■ **Source passage**:
* * * * * * *

Biggest Disappointment
There is ultimately one reason why the Panthers aren’t currently in the Eastern Conference Finals, and that is their offense. Yes, it was the best in the league during the regular season by a wide margin. The postseason however is a different story. Their goals per game production was nearly cut in half over a 10-game sample size. Additionally, their power play reached an inexcusable level of bad. The Panthers got on the man advantage 31 times in 10 games and had one, count it, one power-play goal. This was a top-five team in the regular season on the power play as a reminder.
Behind the Bench Analysis
After the firing of Quenneville, Andrew Brunette took over coaching duties in Florida and steered the Panthers all the way to a 58-win campaign. Despite it being a justified firing given the circumstances, the situation in Florida had the chance to go off the rails in a big way. Brunette didn’t let that happen, and for that, he deserves some credit, even with the postseason scoring woes. Would imagine that the Jack Adams finalist gets the interim tag removed soon.

* * * * * * *

■ **Questions to answer**:
1. Rewrite the Panthers season review starting with "Behind the Bench" and going on through "tag removed soon.", substituting "season" for "campaign".
2. Carry the Panthers season review on past its last sentence.

■ **Collected material**:
* * * * * * *

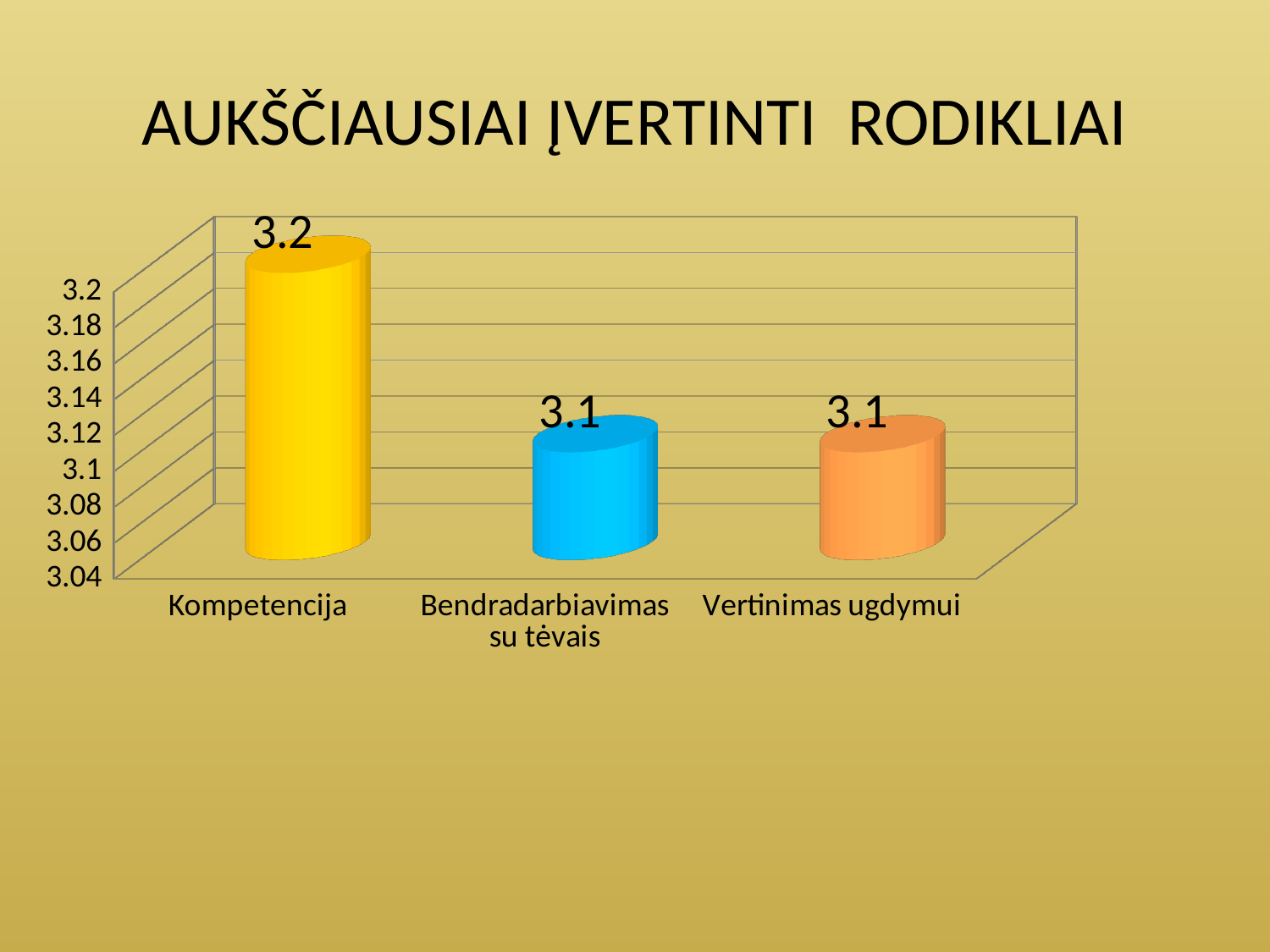
Which category has the highest value? Kompetencija What colour is the bar for Kompetencija? yellow Is the value for Bendradarbiavimas su tėvais greater or less than 3.16? less What kind of chart is shown on the slide? bar chart What is the difference between the values for Kompetencija and Bendradarbiavimas su tėvais? 0.1 Which is larger, the value for Kompetencija or the value for Vertinimas ugdymui? Kompetencija How many categories are shown in the chart? 3 What is the value for Bendradarbiavimas su tėvais? 3.1 What is the value for Vertinimas ugdymui? 3.1 What is the value for Kompetencija? 3.2 What is the title of the slide? AUKŠČIAUSIAI ĮVERTINTI RODIKLIAI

* * * * * * *

■ **Results of the exercise**:
1.
Behind the Bench Analysis
After the firing of Quenneville, Andrew Brunette took over coaching duties in Florida and steered the Panthers all the way to a 58-win season. Despite it being a justified firing given the circumstances, the situation in Florida had the chance to go off the rails in a big way. Brunette didn’t let that happen, and for that, he deserves some credit, even with the postseason scoring woes. Would imagine that the Jack Adams finalist gets the interim tag removed soon.

2.
Front Office Analysis
General Manager Bill Zito didn’t exactly slouch around when it came to adding to this Panthers before and during the season. The acquisition of Reinhart at last year’s draft kicked things off. Zito followed up by dumping Anton Stralman‘s contract to Arizona, freeing up just north of five million dollars in cap space. However, giving them a future second-round pick in the process. Then Florida pushed all chips directly into the middle of the table by getting Giroux. Signing Duclair to a deal of three million dollars a year was also fantastic value for Florida. Getting Carter Verhaeghe for the next three years at four million dollars isn’t too shabby either.
2022 NHL Entry Draft Picks/Prognosis
The early portion of these next few drafts isn’t going to be kind to the Panthers. They will have six picks this year, but will not have a first or second-round selection. Seeing is Giroux is almost certainly gone, in addition to Huberdeau being a possible flight risk down the road, getting some forwards in the farm system should be priority one for Zito and the Panthers. They obviously won’t find an immediate impact NHL player in round three, but a player they can hold onto for a couple of seasons before getting the call-up would be big.